__SHORT EXERCISE__
Reproduce every line of the material from the line containing "From this image, would" through the end of the material, not only the answers, and raise each coordinate in the answers by 86.

↓↓↓

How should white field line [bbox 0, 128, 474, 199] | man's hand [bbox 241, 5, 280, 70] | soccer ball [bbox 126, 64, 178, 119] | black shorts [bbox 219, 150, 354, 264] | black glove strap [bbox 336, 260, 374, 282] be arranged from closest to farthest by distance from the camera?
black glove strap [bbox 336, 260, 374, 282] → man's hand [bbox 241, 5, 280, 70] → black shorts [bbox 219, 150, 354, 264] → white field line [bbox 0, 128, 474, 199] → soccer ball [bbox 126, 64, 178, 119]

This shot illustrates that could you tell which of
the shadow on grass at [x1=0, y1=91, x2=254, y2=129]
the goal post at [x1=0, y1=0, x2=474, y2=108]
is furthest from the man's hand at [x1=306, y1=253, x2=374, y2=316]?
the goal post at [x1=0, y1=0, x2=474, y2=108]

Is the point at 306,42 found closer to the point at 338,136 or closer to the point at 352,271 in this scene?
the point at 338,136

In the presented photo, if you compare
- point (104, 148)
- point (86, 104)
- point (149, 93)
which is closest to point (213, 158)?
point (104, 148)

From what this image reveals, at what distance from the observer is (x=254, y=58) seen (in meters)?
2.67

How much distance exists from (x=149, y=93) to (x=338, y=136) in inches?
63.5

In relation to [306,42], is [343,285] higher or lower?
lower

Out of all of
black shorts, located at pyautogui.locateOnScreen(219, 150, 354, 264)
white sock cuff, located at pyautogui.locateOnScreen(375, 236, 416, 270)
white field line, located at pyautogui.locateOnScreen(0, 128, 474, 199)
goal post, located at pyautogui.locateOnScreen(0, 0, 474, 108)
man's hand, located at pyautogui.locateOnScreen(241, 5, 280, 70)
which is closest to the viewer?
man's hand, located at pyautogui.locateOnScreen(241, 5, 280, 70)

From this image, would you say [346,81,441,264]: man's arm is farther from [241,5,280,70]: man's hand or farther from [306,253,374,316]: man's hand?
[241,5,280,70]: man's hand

↑↑↑

__SOLUTION TO THIS TASK__
From this image, would you say [346,81,441,264]: man's arm is farther from [241,5,280,70]: man's hand or farther from [306,253,374,316]: man's hand?
[327,91,366,156]: man's hand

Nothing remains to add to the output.